§ **Provided information**
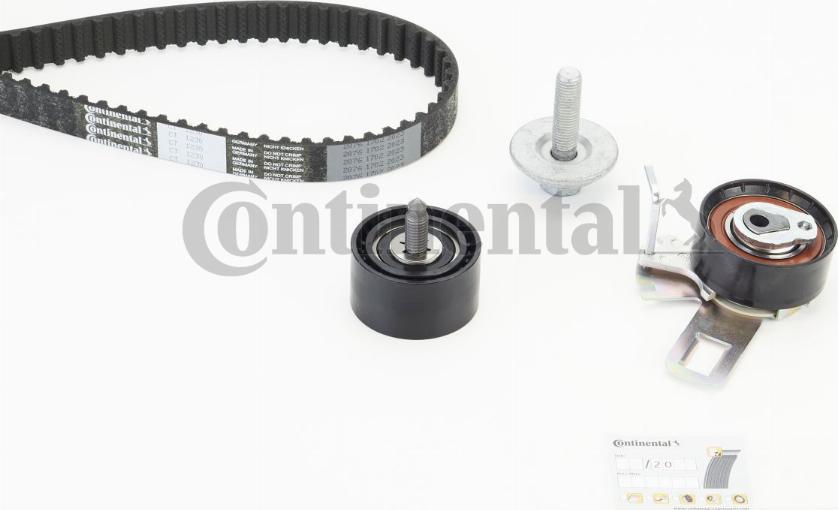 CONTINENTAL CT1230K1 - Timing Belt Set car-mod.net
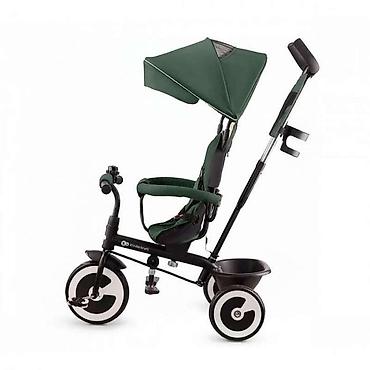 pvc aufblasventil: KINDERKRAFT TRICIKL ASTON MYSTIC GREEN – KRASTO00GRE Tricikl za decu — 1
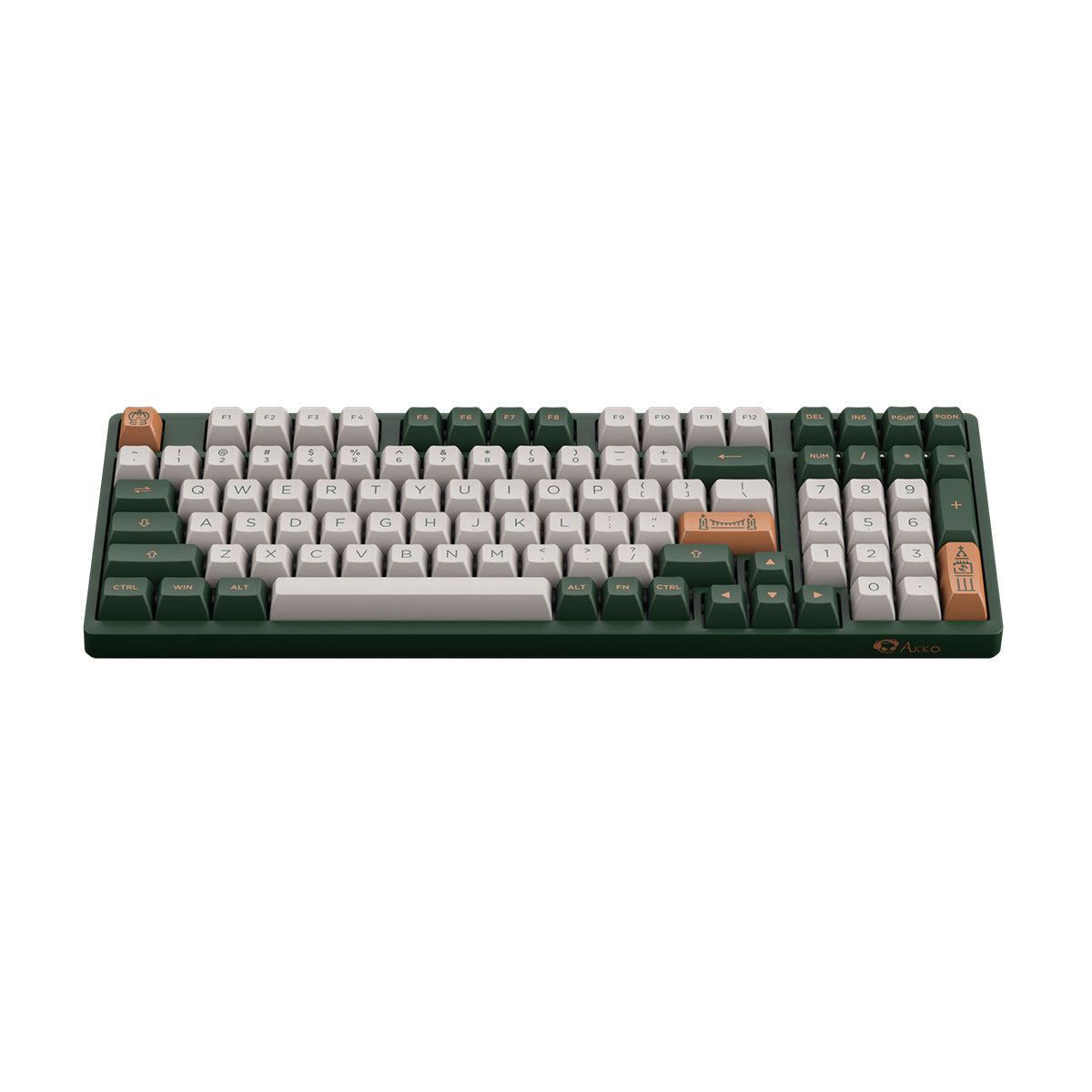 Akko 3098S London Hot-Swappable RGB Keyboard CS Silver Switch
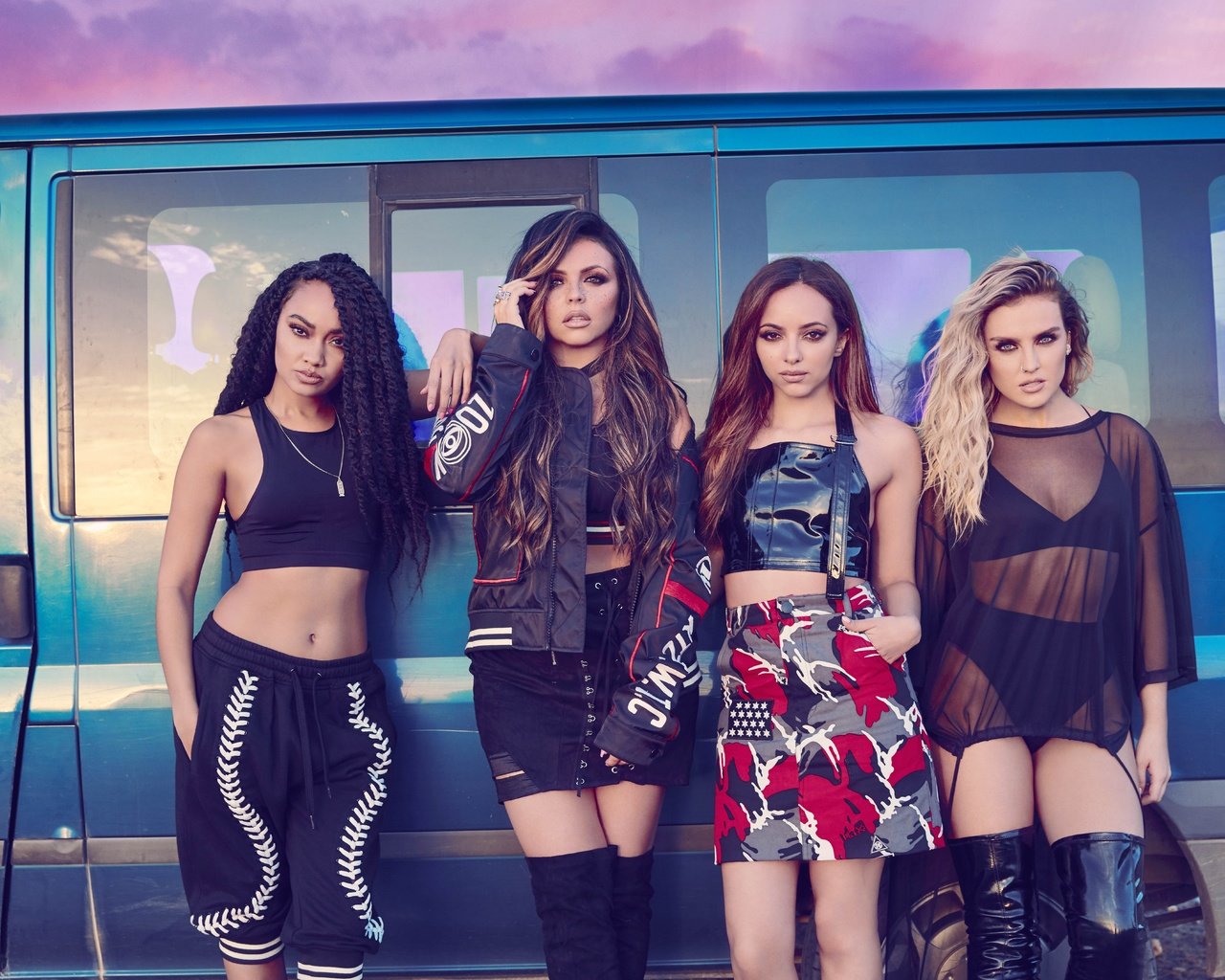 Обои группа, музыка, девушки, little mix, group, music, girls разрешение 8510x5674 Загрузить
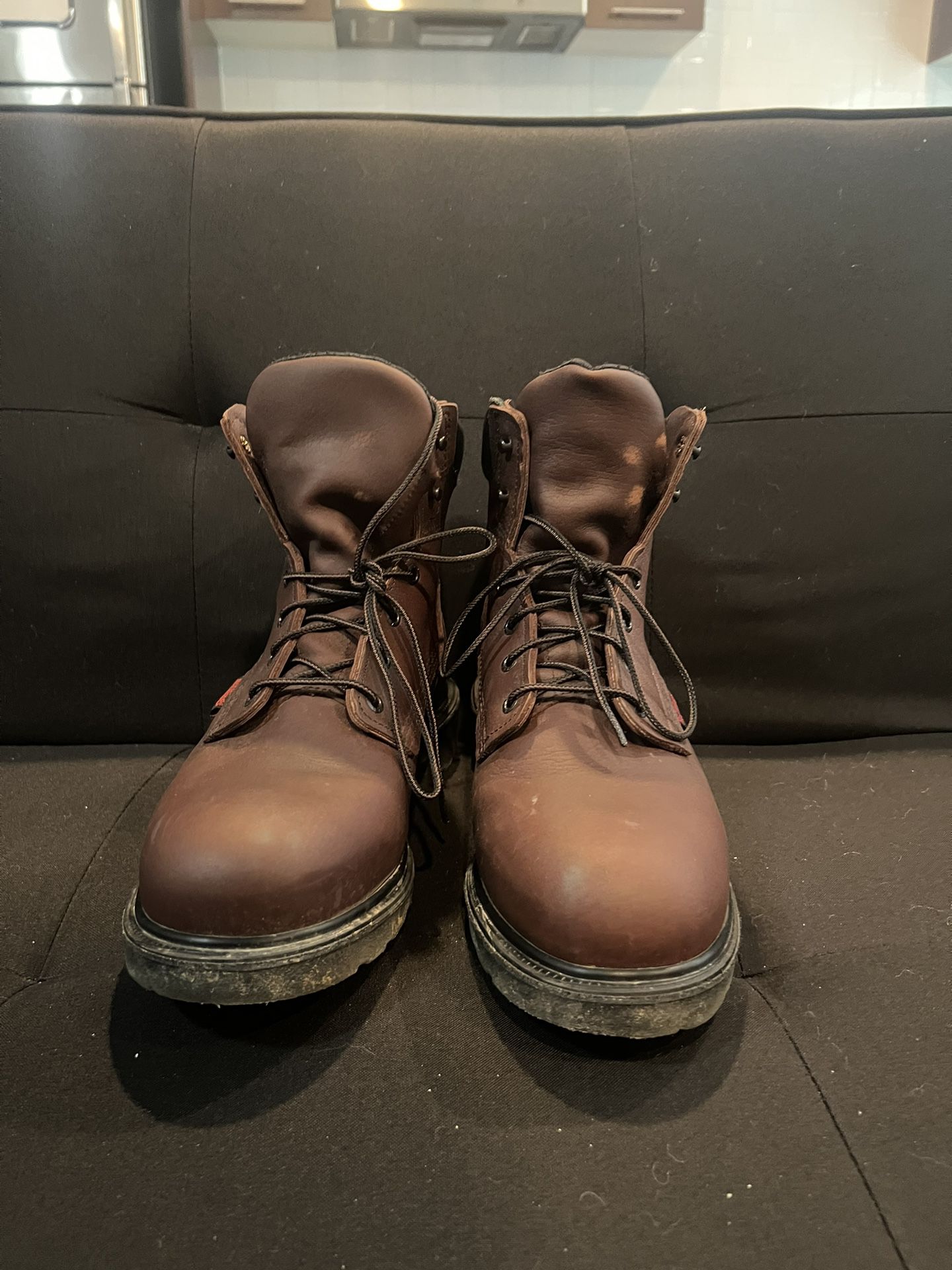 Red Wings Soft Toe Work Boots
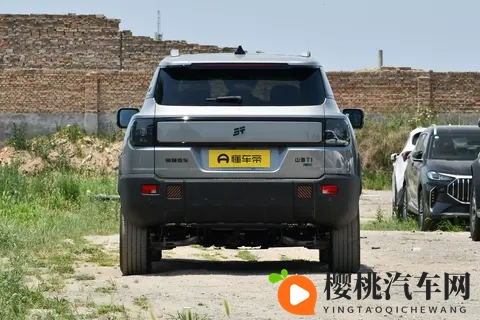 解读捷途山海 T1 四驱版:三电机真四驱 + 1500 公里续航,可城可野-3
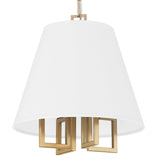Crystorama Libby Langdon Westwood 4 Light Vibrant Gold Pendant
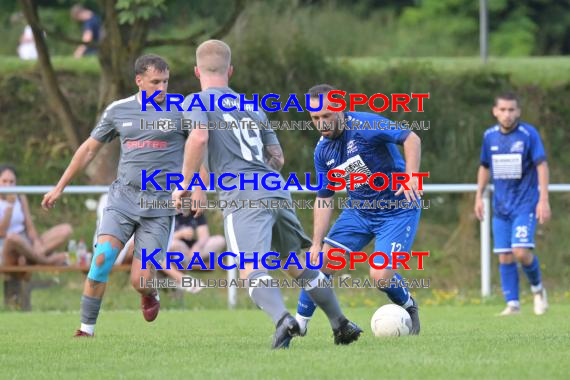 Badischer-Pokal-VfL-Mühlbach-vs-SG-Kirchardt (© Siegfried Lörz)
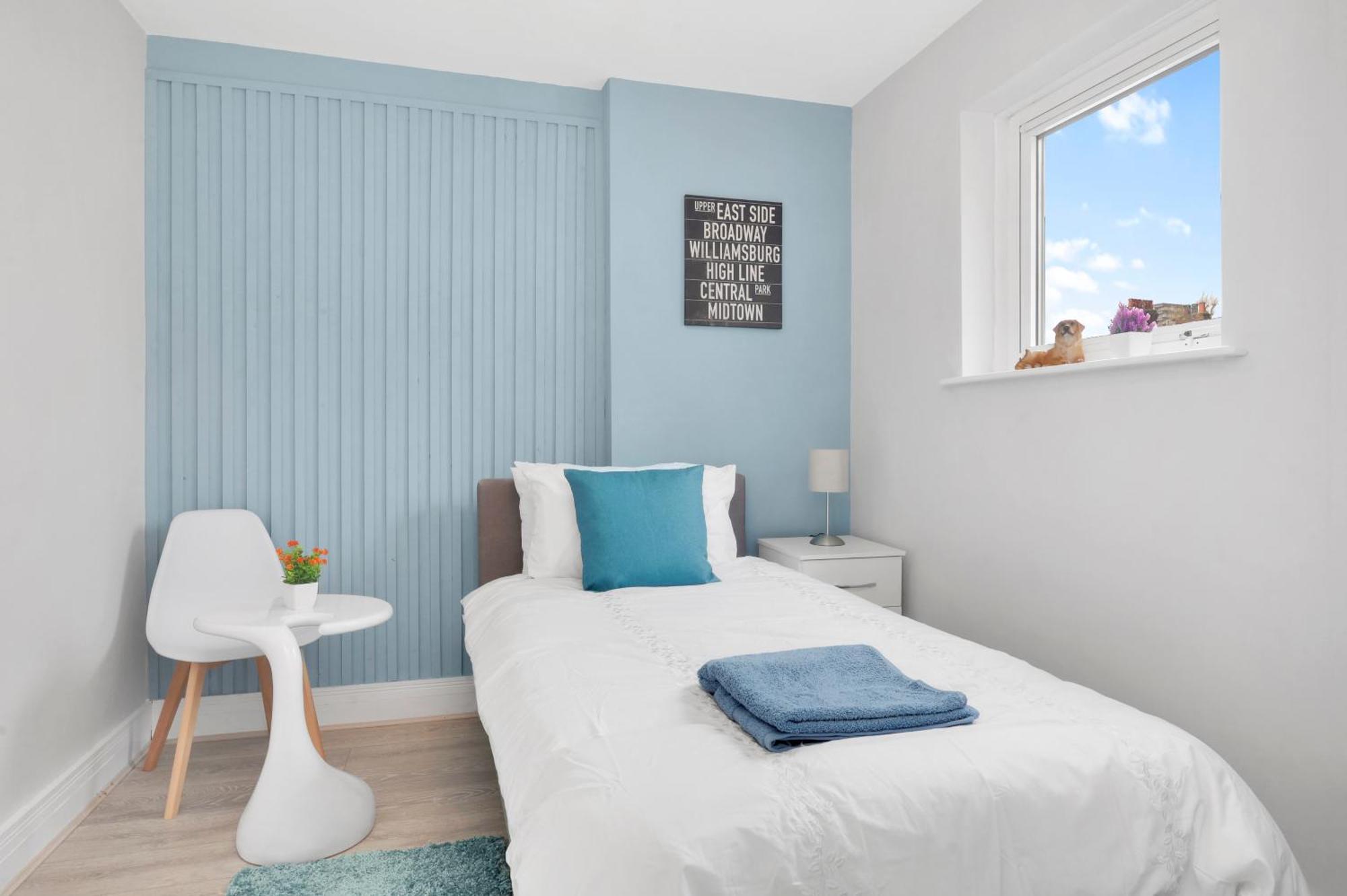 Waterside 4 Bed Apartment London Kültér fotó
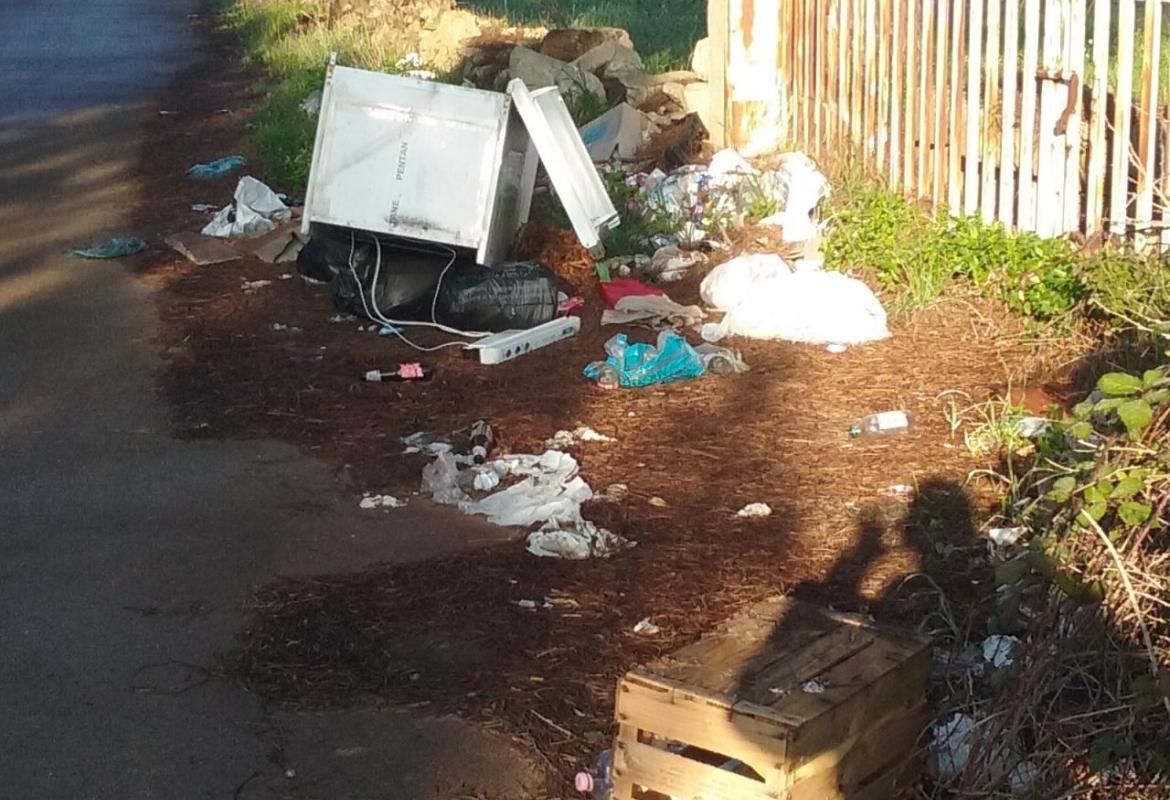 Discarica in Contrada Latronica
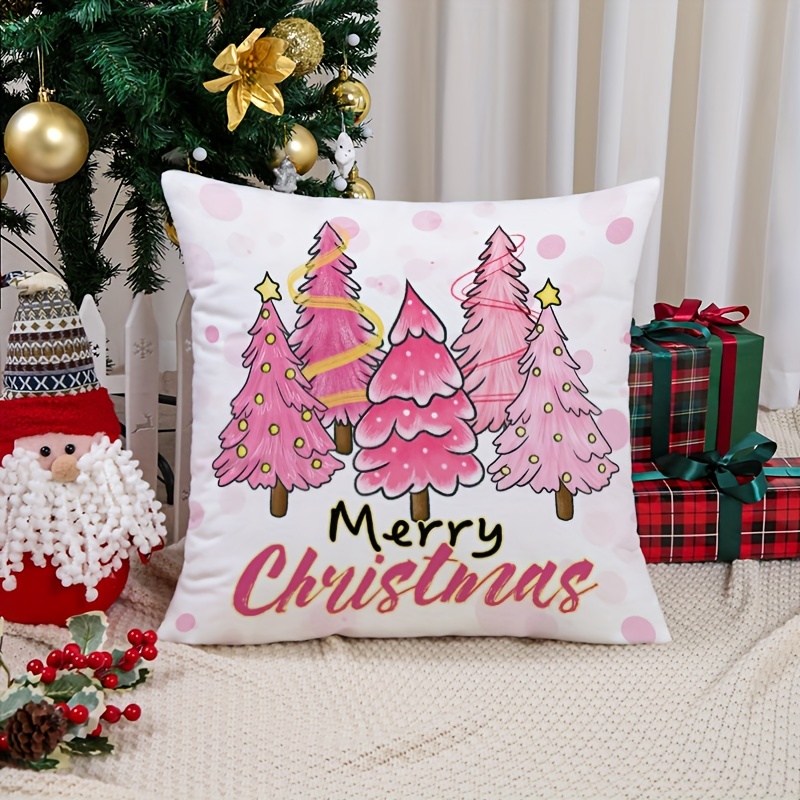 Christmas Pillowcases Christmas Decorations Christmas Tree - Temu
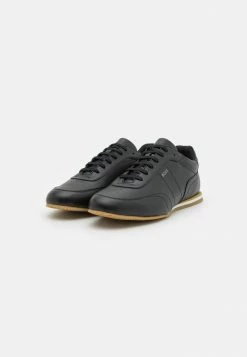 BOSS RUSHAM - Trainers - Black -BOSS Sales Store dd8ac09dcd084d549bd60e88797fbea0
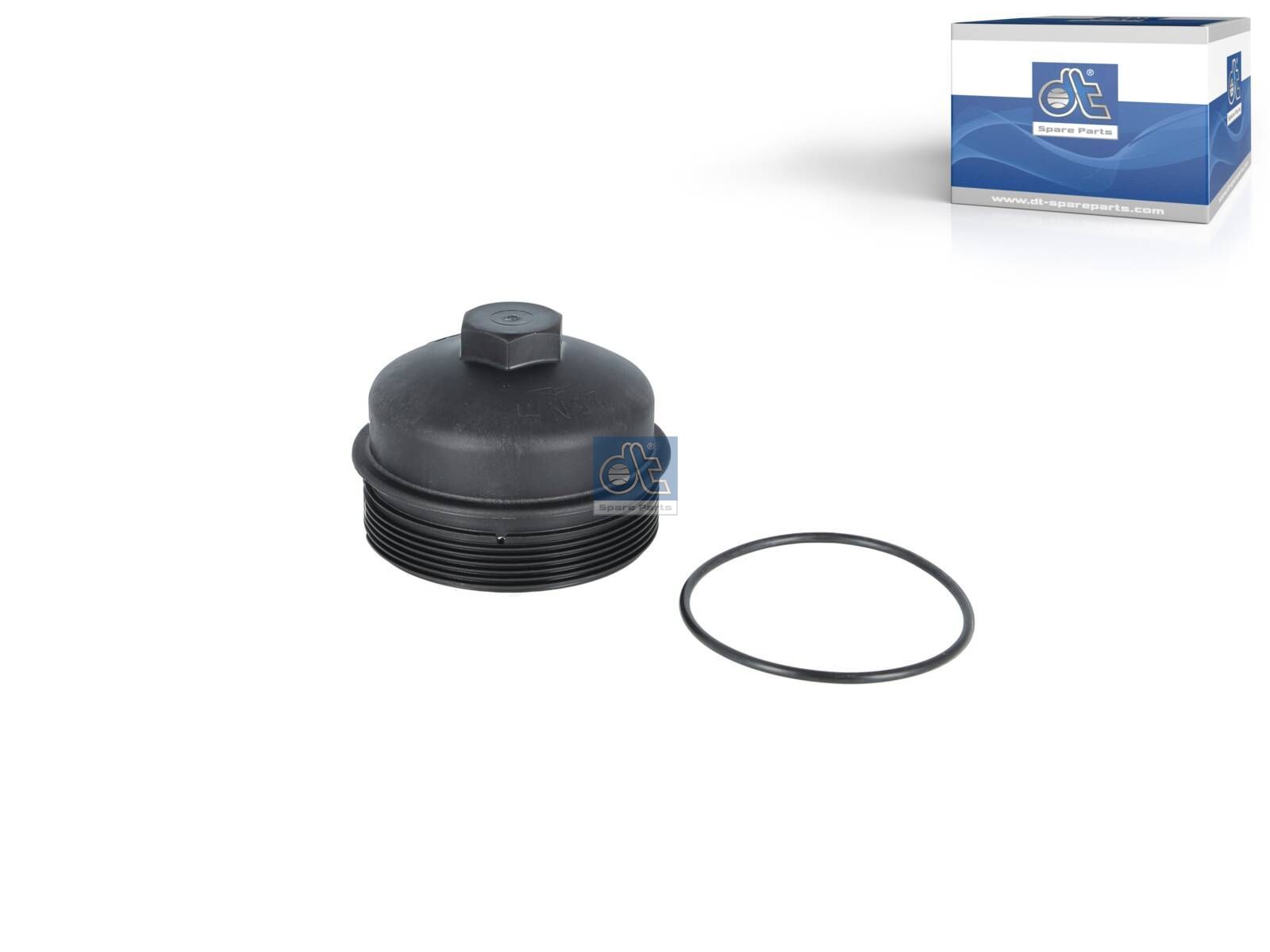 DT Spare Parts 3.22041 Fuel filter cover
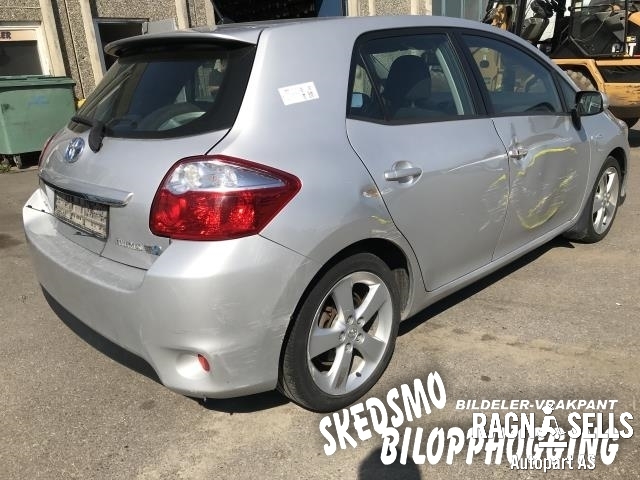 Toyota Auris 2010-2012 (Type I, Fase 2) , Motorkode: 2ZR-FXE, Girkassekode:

§ **Assigned task**
Only lines go in the copy, not pictures. Transcribe exactly from the start of the listing through the line containing "Обои группа, музыка, девушки, little".

§ **Your solution**
 CONTINENTAL CT1230K1 - Timing Belt Set car-mod.net
 pvc aufblasventil: KINDERKRAFT TRICIKL ASTON MYSTIC GREEN – KRASTO00GRE Tricikl za decu — 1
 Akko 3098S London Hot-Swappable RGB Keyboard CS Silver Switch
 Обои группа, музыка, девушки, little mix, group, music, girls разрешение 8510x5674 Загрузить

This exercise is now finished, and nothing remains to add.